*WHAT YOU NEED TO DO:* Reproduce the data below word for word, starting at the line that contains "Out of the set" and ending at the final line of the data.

* START DATASET EXCERPTS *

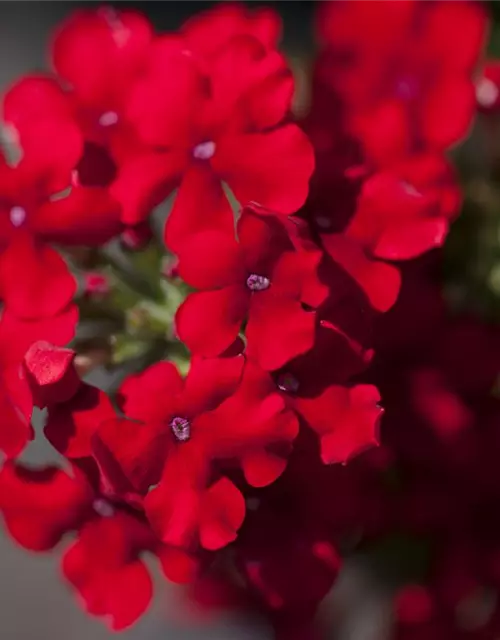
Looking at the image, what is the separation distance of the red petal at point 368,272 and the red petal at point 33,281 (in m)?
0.15

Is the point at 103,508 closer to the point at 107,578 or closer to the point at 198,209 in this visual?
the point at 107,578

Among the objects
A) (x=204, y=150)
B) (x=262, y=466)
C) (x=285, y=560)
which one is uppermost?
(x=204, y=150)

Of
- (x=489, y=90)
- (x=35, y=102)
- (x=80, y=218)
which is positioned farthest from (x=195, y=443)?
(x=489, y=90)

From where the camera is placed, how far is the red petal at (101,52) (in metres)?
0.62

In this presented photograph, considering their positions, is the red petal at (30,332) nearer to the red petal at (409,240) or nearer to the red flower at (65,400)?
the red flower at (65,400)

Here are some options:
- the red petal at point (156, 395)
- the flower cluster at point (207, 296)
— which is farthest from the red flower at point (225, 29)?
the red petal at point (156, 395)

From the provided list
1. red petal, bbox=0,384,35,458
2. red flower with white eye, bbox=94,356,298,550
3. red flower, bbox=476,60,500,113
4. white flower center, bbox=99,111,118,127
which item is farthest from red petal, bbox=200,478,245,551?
red flower, bbox=476,60,500,113

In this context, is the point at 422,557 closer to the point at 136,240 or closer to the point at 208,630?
the point at 208,630

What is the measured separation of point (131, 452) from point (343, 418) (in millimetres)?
114

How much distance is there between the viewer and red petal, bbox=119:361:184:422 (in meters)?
0.52

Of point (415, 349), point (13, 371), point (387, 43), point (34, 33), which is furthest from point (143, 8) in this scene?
point (13, 371)

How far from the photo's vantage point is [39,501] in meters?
0.57

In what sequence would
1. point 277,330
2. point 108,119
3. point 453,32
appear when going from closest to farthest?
point 277,330
point 108,119
point 453,32

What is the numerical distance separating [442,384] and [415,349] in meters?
0.03
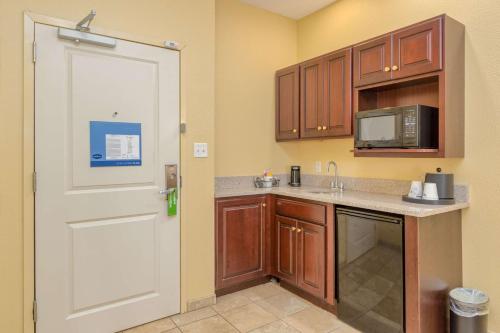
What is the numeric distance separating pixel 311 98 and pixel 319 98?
0.11m

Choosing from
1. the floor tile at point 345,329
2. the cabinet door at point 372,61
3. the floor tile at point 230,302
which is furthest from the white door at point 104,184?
the cabinet door at point 372,61

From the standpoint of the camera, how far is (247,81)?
11.2 ft

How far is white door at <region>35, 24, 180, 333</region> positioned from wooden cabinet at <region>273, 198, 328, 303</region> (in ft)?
3.33

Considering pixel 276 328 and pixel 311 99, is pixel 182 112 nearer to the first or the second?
pixel 311 99

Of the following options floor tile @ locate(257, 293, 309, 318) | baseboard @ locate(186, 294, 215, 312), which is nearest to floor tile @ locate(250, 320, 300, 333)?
floor tile @ locate(257, 293, 309, 318)

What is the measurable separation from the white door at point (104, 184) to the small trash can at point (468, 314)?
203cm

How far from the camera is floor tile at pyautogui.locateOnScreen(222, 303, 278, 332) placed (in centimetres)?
240

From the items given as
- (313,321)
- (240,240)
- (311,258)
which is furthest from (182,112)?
(313,321)

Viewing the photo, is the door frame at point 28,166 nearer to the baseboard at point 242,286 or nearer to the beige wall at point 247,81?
the baseboard at point 242,286

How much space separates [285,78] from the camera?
345 centimetres

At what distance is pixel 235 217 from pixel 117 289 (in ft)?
3.72

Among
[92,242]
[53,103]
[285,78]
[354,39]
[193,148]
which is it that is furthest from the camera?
[285,78]

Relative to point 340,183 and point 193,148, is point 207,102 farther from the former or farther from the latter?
point 340,183

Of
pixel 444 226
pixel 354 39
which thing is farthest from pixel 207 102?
pixel 444 226
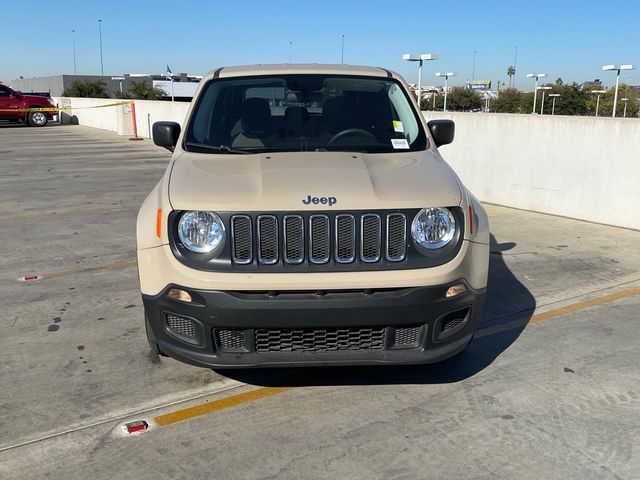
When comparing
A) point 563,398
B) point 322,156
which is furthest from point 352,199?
point 563,398

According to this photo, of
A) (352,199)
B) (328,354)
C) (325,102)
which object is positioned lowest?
(328,354)

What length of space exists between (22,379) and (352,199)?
2.37 meters

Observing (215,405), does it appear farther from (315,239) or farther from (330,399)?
(315,239)

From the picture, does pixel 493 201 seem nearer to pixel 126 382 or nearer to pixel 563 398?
pixel 563 398

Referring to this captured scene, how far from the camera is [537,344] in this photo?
14.3ft

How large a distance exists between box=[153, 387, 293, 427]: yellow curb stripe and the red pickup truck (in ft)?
100.0

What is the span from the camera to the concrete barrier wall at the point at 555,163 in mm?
8188

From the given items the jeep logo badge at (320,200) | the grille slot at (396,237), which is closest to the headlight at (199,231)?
the jeep logo badge at (320,200)

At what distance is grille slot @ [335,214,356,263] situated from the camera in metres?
3.14

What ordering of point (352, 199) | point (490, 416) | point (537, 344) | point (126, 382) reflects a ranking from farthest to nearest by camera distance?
point (537, 344) → point (126, 382) → point (490, 416) → point (352, 199)

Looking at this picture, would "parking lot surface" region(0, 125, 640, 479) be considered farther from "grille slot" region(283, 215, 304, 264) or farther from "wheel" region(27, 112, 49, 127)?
"wheel" region(27, 112, 49, 127)

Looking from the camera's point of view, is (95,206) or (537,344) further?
(95,206)

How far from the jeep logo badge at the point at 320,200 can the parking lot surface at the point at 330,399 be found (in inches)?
46.8

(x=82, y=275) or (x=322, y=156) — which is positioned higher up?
(x=322, y=156)
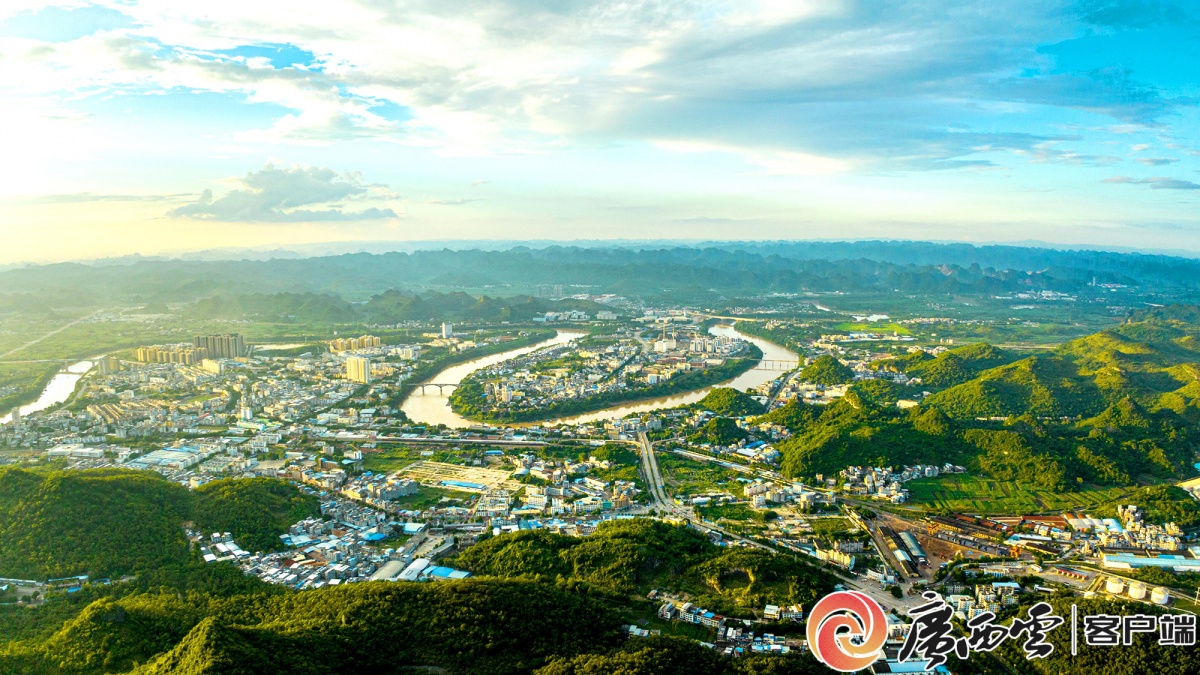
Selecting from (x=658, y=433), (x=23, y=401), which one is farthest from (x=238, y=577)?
(x=23, y=401)

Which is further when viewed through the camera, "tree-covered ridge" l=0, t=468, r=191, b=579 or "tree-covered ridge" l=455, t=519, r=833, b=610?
"tree-covered ridge" l=0, t=468, r=191, b=579

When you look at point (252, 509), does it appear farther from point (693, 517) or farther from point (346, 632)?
point (693, 517)

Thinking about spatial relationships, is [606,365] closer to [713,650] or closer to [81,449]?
[81,449]

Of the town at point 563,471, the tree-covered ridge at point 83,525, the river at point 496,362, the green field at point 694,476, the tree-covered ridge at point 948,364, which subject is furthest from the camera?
the tree-covered ridge at point 948,364

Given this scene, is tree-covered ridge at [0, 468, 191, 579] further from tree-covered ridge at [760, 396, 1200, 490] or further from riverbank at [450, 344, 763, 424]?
tree-covered ridge at [760, 396, 1200, 490]

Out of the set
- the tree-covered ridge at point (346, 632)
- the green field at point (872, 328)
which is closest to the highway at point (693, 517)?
the tree-covered ridge at point (346, 632)

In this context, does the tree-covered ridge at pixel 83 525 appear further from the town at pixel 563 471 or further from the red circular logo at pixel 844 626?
the red circular logo at pixel 844 626

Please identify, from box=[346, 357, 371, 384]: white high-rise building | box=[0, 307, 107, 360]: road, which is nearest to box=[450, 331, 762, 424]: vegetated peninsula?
box=[346, 357, 371, 384]: white high-rise building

* END DATASET EXCERPTS *

*OUTPUT BELOW:*
Out of the set
- the tree-covered ridge at point (346, 632)
- the green field at point (872, 328)
which is closest to the highway at point (693, 517)?
the tree-covered ridge at point (346, 632)

In this context, does the tree-covered ridge at pixel 83 525 appear further from the town at pixel 563 471 or further from the red circular logo at pixel 844 626?
the red circular logo at pixel 844 626

Please identify, from box=[346, 357, 371, 384]: white high-rise building | box=[0, 307, 107, 360]: road, which is nearest to box=[450, 331, 762, 424]: vegetated peninsula?
box=[346, 357, 371, 384]: white high-rise building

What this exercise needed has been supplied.